Top of THE DATA
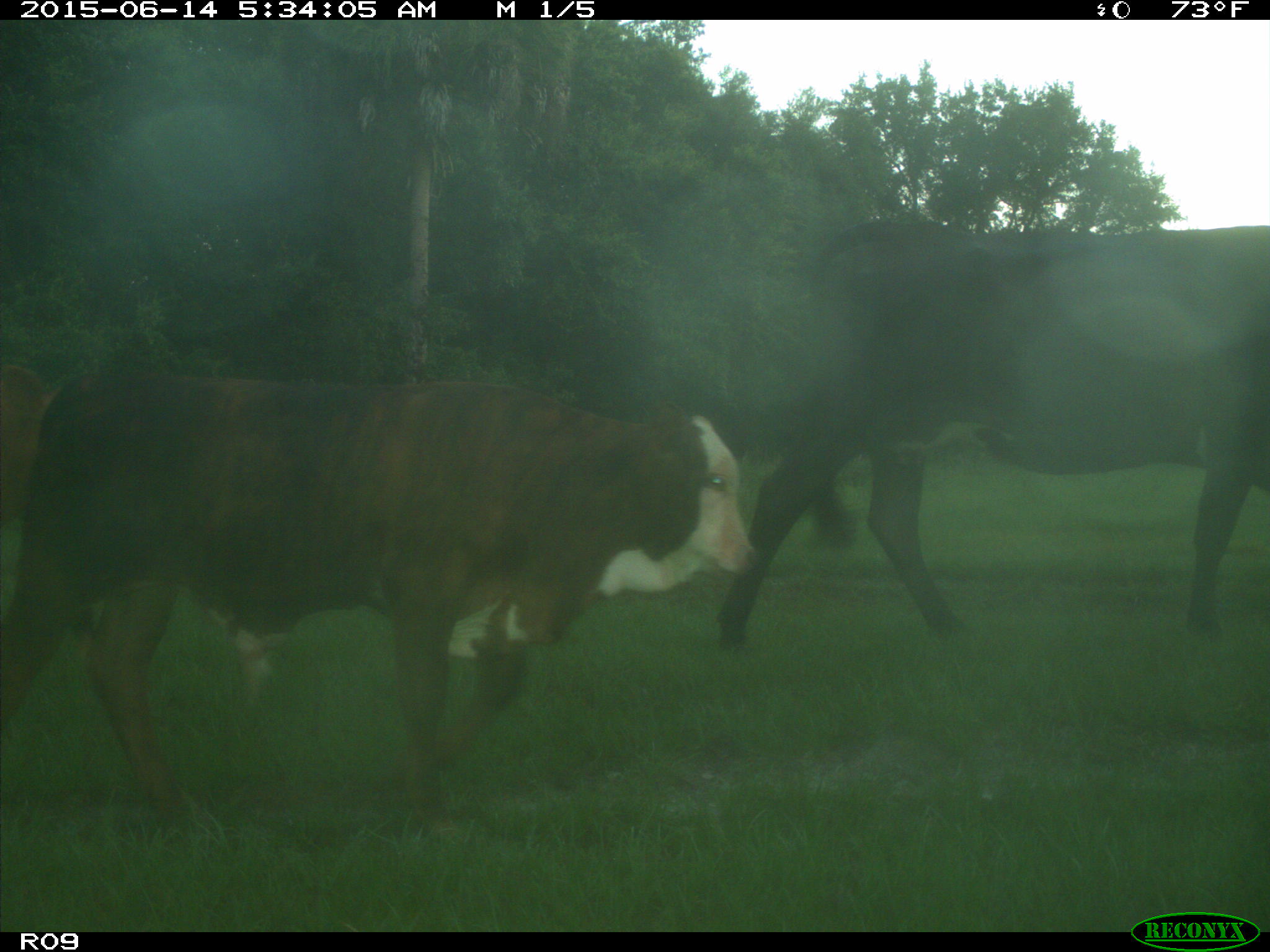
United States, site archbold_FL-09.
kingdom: Animalia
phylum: Chordata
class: Mammalia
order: Artiodactyla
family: Bovidae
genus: Bos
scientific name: Bos taurus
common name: domestic cow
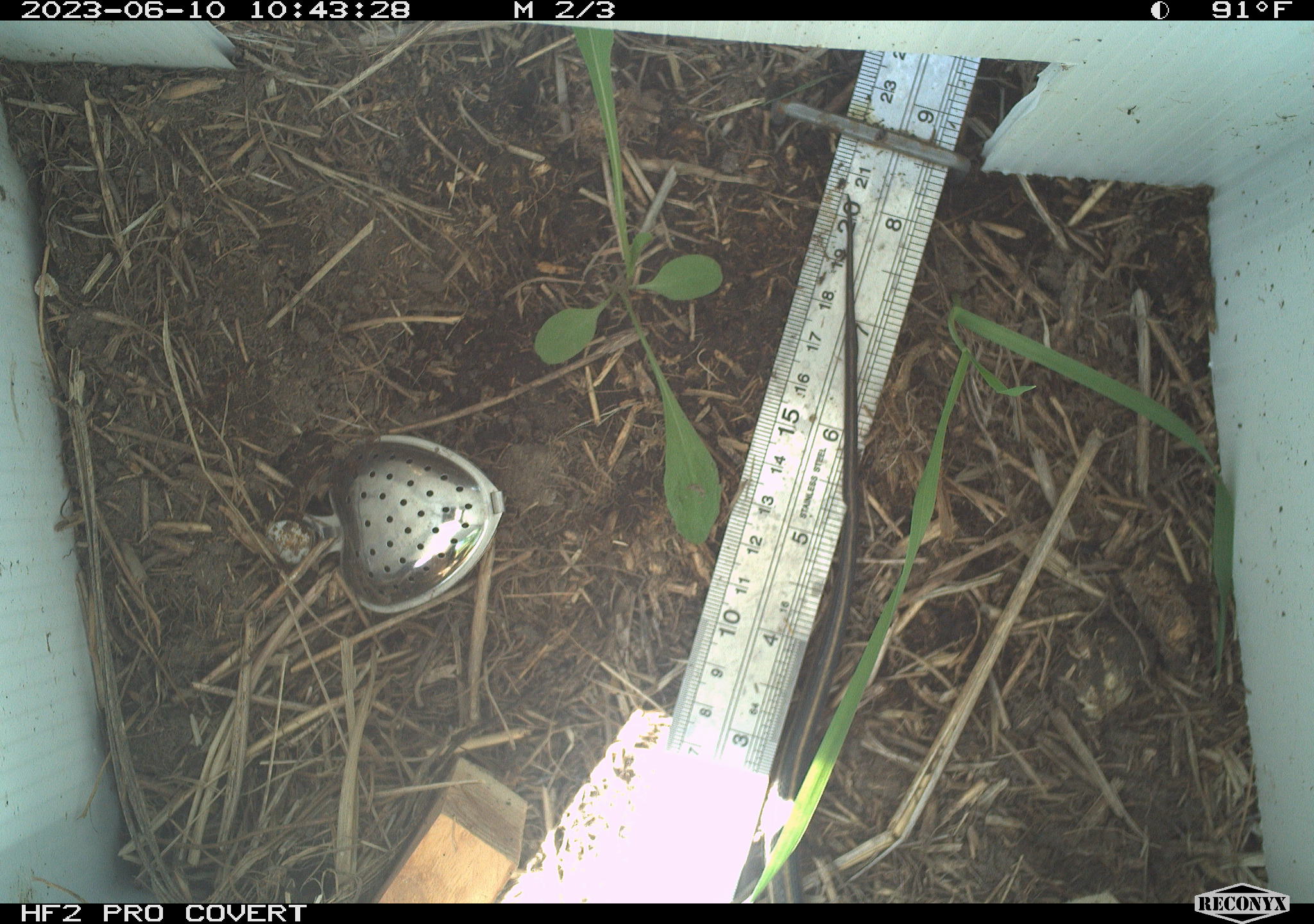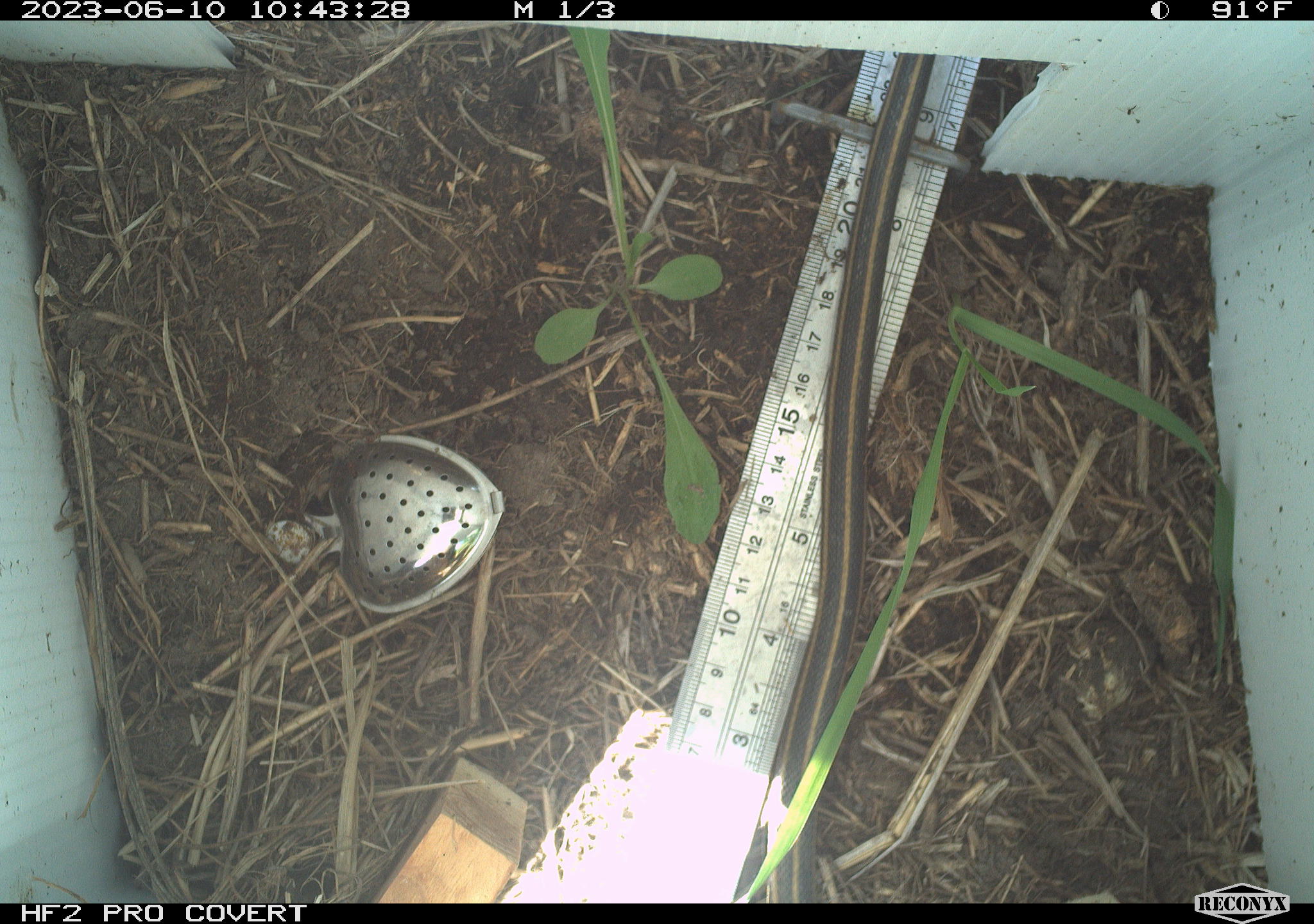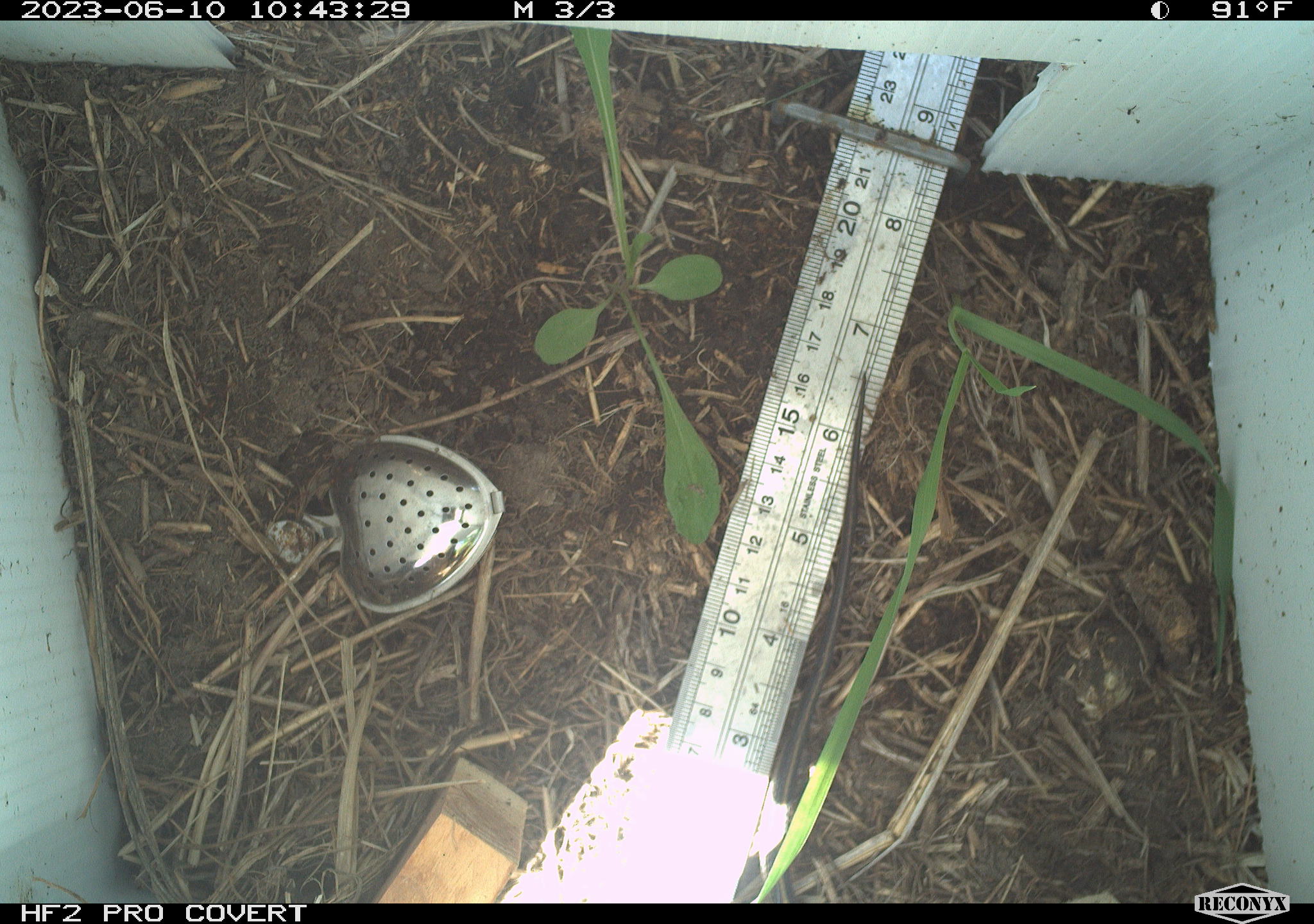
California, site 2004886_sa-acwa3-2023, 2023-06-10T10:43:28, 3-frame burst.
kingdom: Animalia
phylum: Chordata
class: Reptilia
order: Squamata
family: Colubridae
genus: Thamnophis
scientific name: Thamnophis elegans elegans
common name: mountain gartersnake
Bottom of THE DATA
BRIEF:
Your task is to repeat exactly the lines from the beginning of the data to the line that contains "genus: Thamnophis", both ends included, leaving out pictures.

RESULT OF THIS TASK:
United States, site archbold_FL-09.
kingdom: Animalia
phylum: Chordata
class: Mammalia
order: Artiodactyla
family: Bovidae
genus: Bos
scientific name: Bos taurus
common name: domestic cow
California, site 2004886_sa-acwa3-2023, 2023-06-10T10:43:28, 3-frame burst.
kingdom: Animalia
phylum: Chordata
class: Reptilia
order: Squamata
family: Colubridae
genus: Thamnophis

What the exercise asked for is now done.